> **DATA EXTRACT**:
--
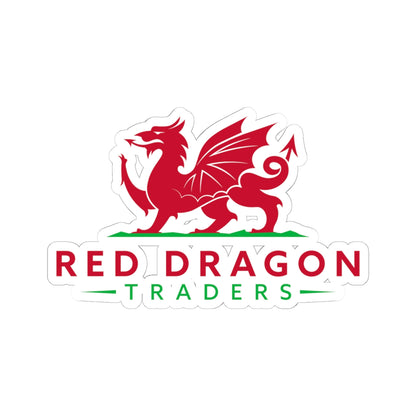Red Dragon Sticker
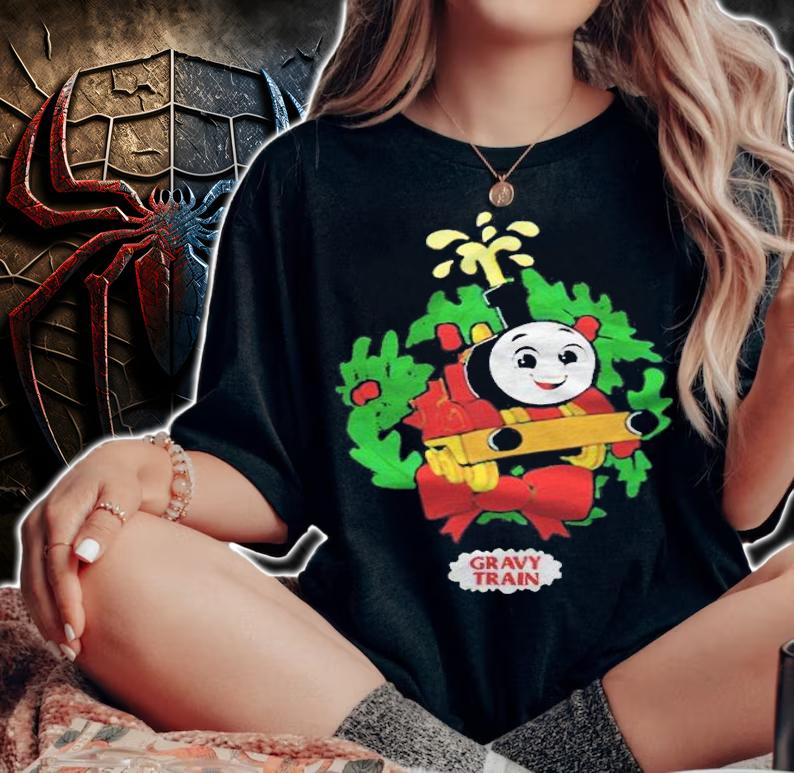 Yung Gravy train holiday Thomas T-shirt woman shirt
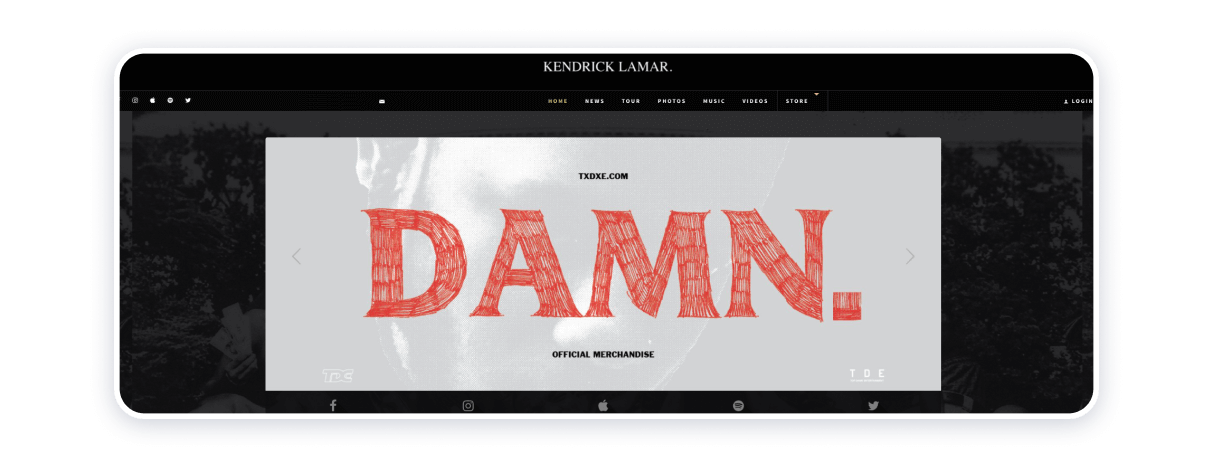 singer websites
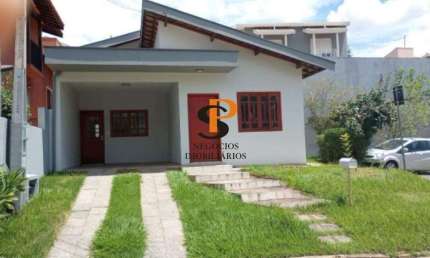 CASA TÉRREA À VENDA NO CONDOMÍNIO GRAPE VILLAGE EM VINHEDO-SP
--
> **TASK ITEM**: Set down the data above verbatim, omitting every image.

> **EXERCISE RESULT**:
Red Dragon Sticker
 Yung Gravy train holiday Thomas T-shirt woman shirt
 singer websites
 CASA TÉRREA À VENDA NO CONDOMÍNIO GRAPE VILLAGE EM VINHEDO-SP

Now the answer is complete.